He chuckled, but the sound was hollow. “Never before had we seen such a phenomenon. Terrible, fascinating—the devouring of green, living things for the sake of a too-mortal body. Mesmerizing. Horrifying. We watched them do it for hours, transfixed—mouthfuls of green, leaf and branch, fruit and seed, even the tiny plankton of the sea—all devoured by bodies with appetites we did not understand. So strange, so novel. We couldn’t get enough of it.”

I thought back to the coffee in the café, the scone at the bookstore, and the demon watching me. Even in the tea shop, he hadn’t drunk from his cup but watched me lift it to my lips so intently I had wondered if he had poisoned it.

“Yes!” He laughed. “So now you know why I will never tire of watching you consume things.”

This struck me as deviant as a foot fetish. “Then why don’t you ever eat?”

His expression slowly twisted. In the rearview mirror, I saw acid leak into his eyes. “Because it all tastes like the dirt you come from!”

I fell back against the seat, startled into silence as he drove on, eyes boring into the road before us.

We entered a residential area of large, rolling yards. Iron fences enclosed wooded drives, old elms screened houses buttoned tight by latched iron gates. I recognized this Belmont neighborhood; in college I had attended a party here at the family home of a friend-of-a-friend. I had been struck by the sheer size of the house, awed by the French table clocks, chinoiserie secretaries, and mahogany sideboards that whispered “heirloom” and “old money,” each of them at anachronistic odds with the modern security system panels and television sets. Someone had set a sweating beer bottle on top of a Queen Anne table and I had discretely removed it, trying to save the old oak the indignity of a ring.

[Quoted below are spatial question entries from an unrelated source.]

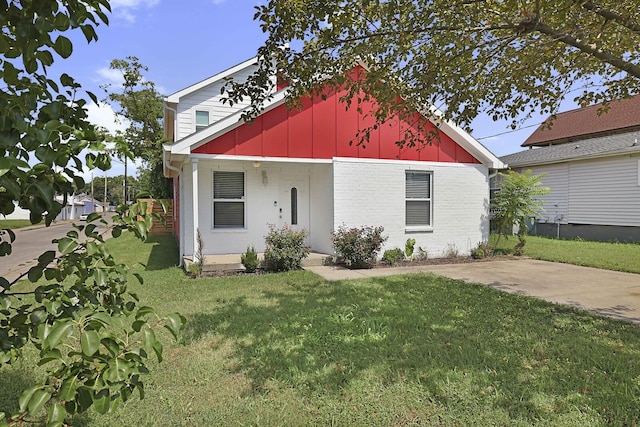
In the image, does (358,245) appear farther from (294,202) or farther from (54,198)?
(54,198)

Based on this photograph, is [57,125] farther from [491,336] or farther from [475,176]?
[475,176]

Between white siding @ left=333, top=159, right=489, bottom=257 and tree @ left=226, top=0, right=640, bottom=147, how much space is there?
430cm

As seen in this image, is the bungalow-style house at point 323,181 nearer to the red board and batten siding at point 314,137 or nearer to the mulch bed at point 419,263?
the red board and batten siding at point 314,137

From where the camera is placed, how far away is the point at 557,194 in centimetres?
1755

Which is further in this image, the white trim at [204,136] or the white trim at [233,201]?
the white trim at [233,201]

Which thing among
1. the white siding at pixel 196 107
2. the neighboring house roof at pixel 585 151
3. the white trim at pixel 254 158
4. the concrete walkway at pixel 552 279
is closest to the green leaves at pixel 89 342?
the concrete walkway at pixel 552 279

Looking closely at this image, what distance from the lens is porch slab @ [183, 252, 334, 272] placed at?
8.59 meters

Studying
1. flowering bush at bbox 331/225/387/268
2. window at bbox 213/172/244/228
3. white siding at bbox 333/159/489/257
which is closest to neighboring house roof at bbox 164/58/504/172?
white siding at bbox 333/159/489/257

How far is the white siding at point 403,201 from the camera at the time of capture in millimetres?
10016

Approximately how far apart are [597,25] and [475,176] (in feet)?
21.1

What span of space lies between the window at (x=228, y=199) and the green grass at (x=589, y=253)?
890 cm

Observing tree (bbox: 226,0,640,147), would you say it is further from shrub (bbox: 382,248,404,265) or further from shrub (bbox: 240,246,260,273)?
shrub (bbox: 382,248,404,265)

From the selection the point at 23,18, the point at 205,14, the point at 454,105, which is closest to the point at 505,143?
the point at 454,105

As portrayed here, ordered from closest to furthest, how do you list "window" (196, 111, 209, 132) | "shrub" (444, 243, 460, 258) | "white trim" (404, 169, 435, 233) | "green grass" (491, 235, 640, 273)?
"green grass" (491, 235, 640, 273), "white trim" (404, 169, 435, 233), "shrub" (444, 243, 460, 258), "window" (196, 111, 209, 132)
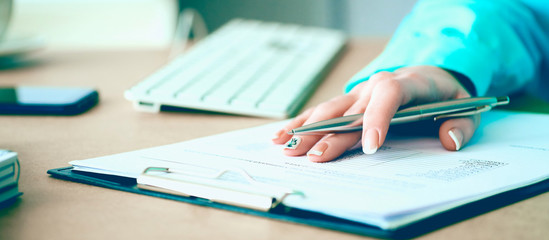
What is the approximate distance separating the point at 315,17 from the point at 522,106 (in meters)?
1.96

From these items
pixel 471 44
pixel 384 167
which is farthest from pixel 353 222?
pixel 471 44

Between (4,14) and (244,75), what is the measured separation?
46 cm

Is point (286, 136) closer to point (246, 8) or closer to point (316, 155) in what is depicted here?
point (316, 155)

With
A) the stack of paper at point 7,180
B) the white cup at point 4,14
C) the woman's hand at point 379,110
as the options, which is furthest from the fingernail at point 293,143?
the white cup at point 4,14

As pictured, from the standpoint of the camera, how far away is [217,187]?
0.35 meters

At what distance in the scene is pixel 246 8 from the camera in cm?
254

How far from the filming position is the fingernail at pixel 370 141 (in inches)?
16.2

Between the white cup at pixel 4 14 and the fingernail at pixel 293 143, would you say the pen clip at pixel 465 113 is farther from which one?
the white cup at pixel 4 14

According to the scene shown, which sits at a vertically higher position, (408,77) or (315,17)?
(408,77)

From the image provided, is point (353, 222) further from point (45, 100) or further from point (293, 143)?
point (45, 100)

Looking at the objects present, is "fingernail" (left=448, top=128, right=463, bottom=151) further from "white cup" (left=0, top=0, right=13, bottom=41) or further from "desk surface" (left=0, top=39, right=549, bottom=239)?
"white cup" (left=0, top=0, right=13, bottom=41)

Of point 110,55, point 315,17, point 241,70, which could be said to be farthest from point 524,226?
point 315,17

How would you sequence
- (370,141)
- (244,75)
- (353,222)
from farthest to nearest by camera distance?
(244,75)
(370,141)
(353,222)

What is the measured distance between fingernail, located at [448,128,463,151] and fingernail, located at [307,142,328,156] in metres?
0.11
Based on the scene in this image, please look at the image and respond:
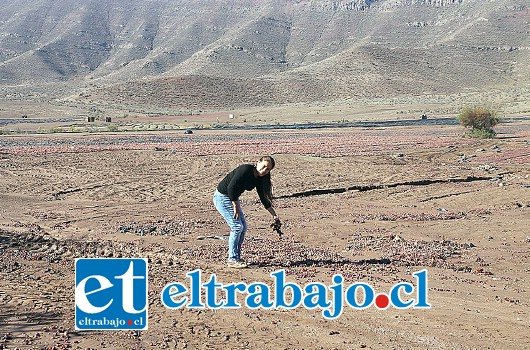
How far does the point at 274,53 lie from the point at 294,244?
158m

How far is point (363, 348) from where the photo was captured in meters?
6.92

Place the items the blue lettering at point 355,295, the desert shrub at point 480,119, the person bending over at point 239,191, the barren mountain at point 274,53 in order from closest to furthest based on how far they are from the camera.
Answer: the blue lettering at point 355,295
the person bending over at point 239,191
the desert shrub at point 480,119
the barren mountain at point 274,53

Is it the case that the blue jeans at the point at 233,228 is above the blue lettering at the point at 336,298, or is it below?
above

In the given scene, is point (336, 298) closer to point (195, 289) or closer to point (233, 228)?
point (195, 289)

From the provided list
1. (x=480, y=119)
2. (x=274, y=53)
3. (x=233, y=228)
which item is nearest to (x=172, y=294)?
(x=233, y=228)

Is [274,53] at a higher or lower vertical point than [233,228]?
higher

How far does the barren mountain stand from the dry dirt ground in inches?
3379

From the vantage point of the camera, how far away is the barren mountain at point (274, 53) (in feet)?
387

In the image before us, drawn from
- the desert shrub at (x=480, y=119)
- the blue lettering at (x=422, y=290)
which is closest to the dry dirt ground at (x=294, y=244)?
the blue lettering at (x=422, y=290)

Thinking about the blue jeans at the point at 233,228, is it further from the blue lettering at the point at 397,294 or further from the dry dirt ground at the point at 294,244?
the blue lettering at the point at 397,294

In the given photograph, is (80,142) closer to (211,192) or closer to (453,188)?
(211,192)

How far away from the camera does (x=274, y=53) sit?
549 ft

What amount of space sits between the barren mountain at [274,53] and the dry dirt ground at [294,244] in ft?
282

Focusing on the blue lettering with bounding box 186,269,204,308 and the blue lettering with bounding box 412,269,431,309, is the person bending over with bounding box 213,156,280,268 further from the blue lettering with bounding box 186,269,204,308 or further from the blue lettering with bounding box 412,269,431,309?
the blue lettering with bounding box 412,269,431,309
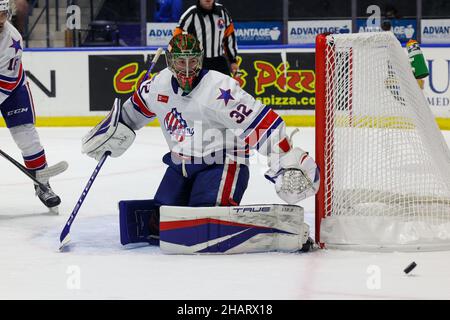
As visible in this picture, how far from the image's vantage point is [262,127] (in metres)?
3.45

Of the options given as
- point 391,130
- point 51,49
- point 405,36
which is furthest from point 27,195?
point 405,36

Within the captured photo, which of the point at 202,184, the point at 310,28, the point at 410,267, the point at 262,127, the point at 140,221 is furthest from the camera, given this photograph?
the point at 310,28

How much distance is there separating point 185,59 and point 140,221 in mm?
654

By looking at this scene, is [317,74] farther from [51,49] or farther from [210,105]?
[51,49]

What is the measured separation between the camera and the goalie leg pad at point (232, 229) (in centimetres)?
341

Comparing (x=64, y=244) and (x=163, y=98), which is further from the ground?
(x=163, y=98)

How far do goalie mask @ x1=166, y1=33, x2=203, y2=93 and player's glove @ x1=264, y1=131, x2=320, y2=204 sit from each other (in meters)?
0.45

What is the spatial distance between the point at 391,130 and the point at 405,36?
5529 mm

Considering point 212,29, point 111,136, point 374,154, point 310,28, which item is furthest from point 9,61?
point 310,28

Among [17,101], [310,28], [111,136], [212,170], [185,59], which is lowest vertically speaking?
[212,170]

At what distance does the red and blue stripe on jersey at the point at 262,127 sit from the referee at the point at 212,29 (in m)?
3.25

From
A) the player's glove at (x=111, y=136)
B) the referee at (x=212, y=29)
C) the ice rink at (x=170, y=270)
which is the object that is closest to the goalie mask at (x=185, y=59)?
the player's glove at (x=111, y=136)

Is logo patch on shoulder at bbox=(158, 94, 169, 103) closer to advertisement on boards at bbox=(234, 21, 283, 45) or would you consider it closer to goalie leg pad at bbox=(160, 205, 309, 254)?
goalie leg pad at bbox=(160, 205, 309, 254)

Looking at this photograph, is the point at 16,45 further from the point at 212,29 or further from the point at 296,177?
the point at 212,29
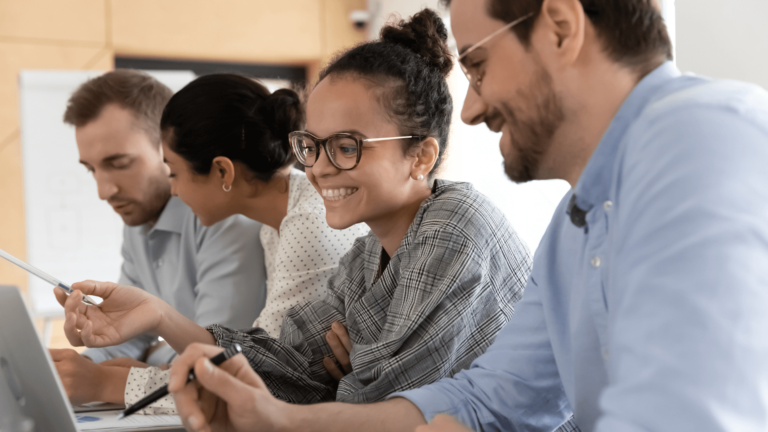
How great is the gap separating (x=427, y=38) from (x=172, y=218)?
1.06 metres

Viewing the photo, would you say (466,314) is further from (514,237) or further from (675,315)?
(675,315)

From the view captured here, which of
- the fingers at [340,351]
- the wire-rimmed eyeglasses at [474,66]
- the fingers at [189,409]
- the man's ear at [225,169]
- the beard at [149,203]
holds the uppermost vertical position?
the wire-rimmed eyeglasses at [474,66]

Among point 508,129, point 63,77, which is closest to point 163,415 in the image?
point 508,129

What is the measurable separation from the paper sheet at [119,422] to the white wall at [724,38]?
1.27 m

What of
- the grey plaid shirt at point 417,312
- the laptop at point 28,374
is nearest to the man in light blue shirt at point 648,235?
the grey plaid shirt at point 417,312

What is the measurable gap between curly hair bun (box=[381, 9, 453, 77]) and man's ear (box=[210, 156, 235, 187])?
0.61 m

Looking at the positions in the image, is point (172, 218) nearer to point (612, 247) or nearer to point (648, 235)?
point (612, 247)

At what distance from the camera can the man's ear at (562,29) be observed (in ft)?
2.25

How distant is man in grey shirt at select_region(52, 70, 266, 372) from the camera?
5.70ft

For years I returned whenever I found myself in the area, to admire the gabled roofs and columned porticoes, the dark shutters and diamond-paned windows, to tell myself that when I got caught up at work, I would pull out one of my own manuscripts and finish it. And when that day came—the one with the six-figure advance and movie deal—I would buy a place here where my kids could play on the lawn or ride their Big Wheels in front of the garage, where our two family cars—one of them an SUV and the other an Audi sedan—were parked inside. When the kids were old enough, they could go off to the local private school, complete with its own ice-hockey rink.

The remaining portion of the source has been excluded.